The above reported table shows, in the first column, January’s lognormal returns calculated for the S&P500 while the second one lists the total return for each year. The right hand side of the table provides the same calculations but based on the NASDAQ Composite index. First of all, it is worth noting that, over the last 11 years, the average return for the S&P500 index has been +4.89% while the NASDAQ Composite yielded an average of +6.78%. Secondly, both equity indices have experienced similar fluctuations during the crises but the NASDAQ has consistently outperformed the S&P500 since the 2012 so far. The following chart plots the success/failure rates of the January Barometer theory applied to the aforementioned asset classes over the last 11 years:

success/failure rate: S&P500, NASDAQ

The success rate for both S&P500 and NASDAQ Composite is 54.5% while the failure rate is 45.5%. These numbers simply mean that the JB theory held true for 6 years but it unsuccessfully predicted yearly returns in 5 occasions.

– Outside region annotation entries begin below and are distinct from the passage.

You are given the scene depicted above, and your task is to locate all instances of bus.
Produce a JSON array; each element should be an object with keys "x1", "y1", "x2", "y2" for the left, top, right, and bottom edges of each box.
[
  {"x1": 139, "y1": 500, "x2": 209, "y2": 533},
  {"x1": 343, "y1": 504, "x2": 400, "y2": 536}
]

Nevertheless, the 54.5% success rate definitely does not fall within the category “reliable strategies” but different results could potentially come from different markets. The next table presents the results of our analyses on the German DAX30 and the British FTSE100:

yearly return: DAX, FTSE100

The tables evidently show that during the financial crises in 2008, the selected European markets performed as poorly as their American counterparties (although the British FTSE100 did not violate the –40% threshold). The last 3 years have gone quite well as far as returns are concerned although in the 2014 the British FTSE100 (–2.62%) underperformed the DAX30 (+3.06%). On average, the German index, over the last 11 years, has yielded a +7.26% return while long term investors in the British market managed to gain only +2.34%. The next graph plots the success/failure rates of the January Barometer theory applied on the aforementioned European asset classes:

success/failure rate: DAX, FTSE100

The results are very different from the ones observed for the overseas equity indices. First of all, the JB theory applied to the DAX30 has higher failures (54.5%) than successes (45.5%). In particular, the January Barometer strategy has successfully predicted future returns 5 times but it has failed 6 times implying that even in this market it led to poor results. On the other hand, the JB applied to the British FTSE100 shows a 63.6% winning chance while the losing probability is only 36.4%. In this case, the returns registered in the first month of the year since 2004 proved to be good forecasters for yearly returns. Numerically, the JB strategy would have been profitable in 7 cases while it would have failed only in 4 occasions. The next table lists the historical returns for the AustralAsian region:

yearly return: NIKKEI225, ASX200

The equity indices that have been used as a proxy for the AustralAsian geographic region are the Japanese Nikkei225 and the Australian ASX200. The 2008 was a very negative year also in AustrlAsia, in fact, both yearly returns are very close to the –50% threshold. However, also the European credit crisis in 2011 has dramatically influenced the aforementioned indices: –20.58% for the Nikkei225 and –13.16% for the ASX200. The data for the average returns, calculated over the last 11 years, show that the Nikkei225 yielded a +2.89% while the Australian equity index returned an average of +3.57% to potential long term investors. Did the January Barometer strategy provide any extra gains? The next chart will attempt to answer this question:

success/failure rate: NIKKEI225, ASX200

The Japanese index displays the usual 54.5% / 45.5% split between success and failure rates implying that the JB strategy proved profitable only 6 times and failed in 5 cases. Conversely, the success rate for the ASX200 is 63.6% (7 successes) while the failure rate is only 36.4% (4 failures) implying that the JB strategy was definitely more profitable when applied to the Australian index than to its Japanese equivalent. The last table of the present research focuses on the past performances of a geo–economic, rather than merely geographic, area: emerging markets.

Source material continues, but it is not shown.